Required tasks:
A. In the passage on crystal toughness simulations, what information do the molecular dynamics models start with?
B. Please copy out the entire spatial positioning listing word for word, leaving the pictures out.
-- Start Source document --
Pupa U. P. A. Gilbert, Markus J. Buehler, et al.

“By looking at a range of angles, we could explore the physical behavior of the system,” says Buehler, “and we can construct systems that don’t exist in nature.” As to trusting the output of these simulations, Buehler says that’s a matter of trusting the input. “The reason that these simulations—molecular dynamics simulations—are so powerful is that they do not need any inputs or rely on any assumptions about how the system behaves: All that these models have, going in, is information about how the molecules interact at a very basic level of chemistry.”

Buehler’s simulations showed that Gilbert’s observed, slight misorientations of crystals confer toughness by keeping cracks in one crystal from propagating to the next one, because the cracks are deflected at crystal interfaces (see diagram above). “Not only [are] misorientations extremely effective at deflecting cracks,” says Gilbert, “but small misorientations are better than big misorientations. And that was completely unexpected, completely counterintuitive.”
-- End Source document --
-- Start Given entries --
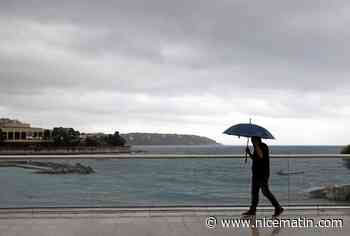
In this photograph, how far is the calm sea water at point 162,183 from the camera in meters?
8.59

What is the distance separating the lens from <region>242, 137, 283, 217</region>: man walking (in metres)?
8.08

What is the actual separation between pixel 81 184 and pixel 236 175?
291 cm

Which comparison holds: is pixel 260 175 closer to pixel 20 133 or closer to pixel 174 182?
pixel 174 182

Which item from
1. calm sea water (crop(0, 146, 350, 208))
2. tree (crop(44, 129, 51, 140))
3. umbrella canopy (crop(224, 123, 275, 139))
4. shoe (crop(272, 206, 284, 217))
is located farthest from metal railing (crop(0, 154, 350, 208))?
tree (crop(44, 129, 51, 140))

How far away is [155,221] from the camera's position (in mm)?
8023

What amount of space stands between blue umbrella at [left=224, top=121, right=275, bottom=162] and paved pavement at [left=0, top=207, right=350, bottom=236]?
4.80 feet

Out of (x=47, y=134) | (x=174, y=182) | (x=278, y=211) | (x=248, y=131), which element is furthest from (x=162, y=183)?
(x=47, y=134)

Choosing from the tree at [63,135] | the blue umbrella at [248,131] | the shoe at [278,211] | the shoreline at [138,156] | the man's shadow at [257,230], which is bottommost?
the man's shadow at [257,230]

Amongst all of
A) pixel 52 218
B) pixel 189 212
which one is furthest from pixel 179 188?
pixel 52 218

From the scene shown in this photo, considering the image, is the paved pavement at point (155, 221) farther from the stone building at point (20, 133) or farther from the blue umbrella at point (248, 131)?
-- End Given entries --
Set of answers:
A. They start with information about how the molecules interact at a very basic level of chemistry.

B.
In this photograph, how far is the calm sea water at point 162,183 from the camera in meters?
8.59

What is the distance separating the lens from <region>242, 137, 283, 217</region>: man walking (in metres)?
8.08

What is the actual separation between pixel 81 184 and pixel 236 175?
291 cm

Which comparison holds: is pixel 260 175 closer to pixel 20 133 or closer to pixel 174 182?
pixel 174 182

Which item from
1. calm sea water (crop(0, 146, 350, 208))
2. tree (crop(44, 129, 51, 140))
3. umbrella canopy (crop(224, 123, 275, 139))
4. shoe (crop(272, 206, 284, 217))
is located farthest from metal railing (crop(0, 154, 350, 208))?
tree (crop(44, 129, 51, 140))

How far away is [155,221] from the camera's position (in mm)?
8023

What amount of space stands between blue umbrella at [left=224, top=121, right=275, bottom=162] and paved pavement at [left=0, top=207, right=350, bottom=236]?
4.80 feet

Out of (x=47, y=134) | (x=174, y=182) | (x=278, y=211) | (x=248, y=131), which element is furthest from (x=162, y=183)?
(x=47, y=134)

Choosing from the tree at [63,135] | the blue umbrella at [248,131] | the shoe at [278,211] | the shoreline at [138,156] | the man's shadow at [257,230], which is bottommost?
the man's shadow at [257,230]

Amongst all of
A) pixel 52 218
B) pixel 189 212
which one is furthest from pixel 179 188?
pixel 52 218

From the scene shown in this photo, considering the image, is the paved pavement at point (155, 221) farther from the stone building at point (20, 133) or farther from the blue umbrella at point (248, 131)?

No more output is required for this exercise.